┏━━

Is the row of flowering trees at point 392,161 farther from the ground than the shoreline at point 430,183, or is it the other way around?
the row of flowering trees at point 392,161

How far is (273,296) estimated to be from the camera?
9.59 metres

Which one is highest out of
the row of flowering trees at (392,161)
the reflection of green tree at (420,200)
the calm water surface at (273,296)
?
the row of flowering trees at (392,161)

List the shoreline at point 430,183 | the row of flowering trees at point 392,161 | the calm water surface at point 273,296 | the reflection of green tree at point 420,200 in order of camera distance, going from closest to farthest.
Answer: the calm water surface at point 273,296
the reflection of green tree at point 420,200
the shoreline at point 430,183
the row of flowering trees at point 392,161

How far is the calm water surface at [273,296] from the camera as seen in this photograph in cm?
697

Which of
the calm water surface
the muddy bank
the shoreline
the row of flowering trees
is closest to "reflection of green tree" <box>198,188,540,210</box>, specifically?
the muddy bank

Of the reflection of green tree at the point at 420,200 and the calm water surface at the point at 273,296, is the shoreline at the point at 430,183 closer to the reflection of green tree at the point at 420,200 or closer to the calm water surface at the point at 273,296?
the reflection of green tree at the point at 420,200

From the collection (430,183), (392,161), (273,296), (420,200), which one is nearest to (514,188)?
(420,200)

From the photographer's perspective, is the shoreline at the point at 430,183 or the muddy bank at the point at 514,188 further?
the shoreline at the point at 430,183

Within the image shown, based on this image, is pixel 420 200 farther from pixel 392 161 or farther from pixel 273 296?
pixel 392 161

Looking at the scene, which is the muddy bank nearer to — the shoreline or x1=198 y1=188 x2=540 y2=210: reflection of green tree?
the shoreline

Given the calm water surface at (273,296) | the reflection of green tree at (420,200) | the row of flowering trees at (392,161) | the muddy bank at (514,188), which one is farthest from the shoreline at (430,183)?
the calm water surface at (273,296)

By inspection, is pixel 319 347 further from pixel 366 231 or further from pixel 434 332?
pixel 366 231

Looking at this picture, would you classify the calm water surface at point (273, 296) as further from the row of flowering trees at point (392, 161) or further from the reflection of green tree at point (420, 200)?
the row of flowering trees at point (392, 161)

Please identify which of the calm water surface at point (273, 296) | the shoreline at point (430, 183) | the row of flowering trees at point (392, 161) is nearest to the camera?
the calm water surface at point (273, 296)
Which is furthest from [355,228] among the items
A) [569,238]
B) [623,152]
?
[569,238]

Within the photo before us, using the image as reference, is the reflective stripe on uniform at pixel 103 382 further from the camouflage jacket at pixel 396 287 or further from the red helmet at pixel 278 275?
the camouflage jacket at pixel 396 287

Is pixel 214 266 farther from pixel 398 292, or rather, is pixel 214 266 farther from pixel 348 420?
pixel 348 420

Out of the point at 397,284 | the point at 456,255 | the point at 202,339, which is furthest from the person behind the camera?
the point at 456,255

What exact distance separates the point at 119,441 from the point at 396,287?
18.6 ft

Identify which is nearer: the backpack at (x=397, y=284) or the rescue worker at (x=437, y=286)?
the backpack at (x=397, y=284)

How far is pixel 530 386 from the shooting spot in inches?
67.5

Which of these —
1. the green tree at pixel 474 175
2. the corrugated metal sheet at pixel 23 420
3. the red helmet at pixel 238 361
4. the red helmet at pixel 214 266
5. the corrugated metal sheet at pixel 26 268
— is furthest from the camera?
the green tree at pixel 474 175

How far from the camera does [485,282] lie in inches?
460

┗━━

Please arrange the material from the line containing "How far is pixel" through the end of the material as a Markdown table with the columns Row and Line. Number the rows in order and leave out blank lines.

[THE RESPONSE]:
| Row | Line |
|---|---|
| 1 | How far is pixel 530 386 from the shooting spot in inches? |
| 2 | 67.5 |
| 3 | Which of these — |
| 4 | 1. the green tree at pixel 474 175 |
| 5 | 2. the corrugated metal sheet at pixel 23 420 |
| 6 | 3. the red helmet at pixel 238 361 |
| 7 | 4. the red helmet at pixel 214 266 |
| 8 | 5. the corrugated metal sheet at pixel 26 268 |
| 9 | — is furthest from the camera? |
| 10 | the green tree at pixel 474 175 |
| 11 | How far from the camera does [485,282] lie in inches? |
| 12 | 460 |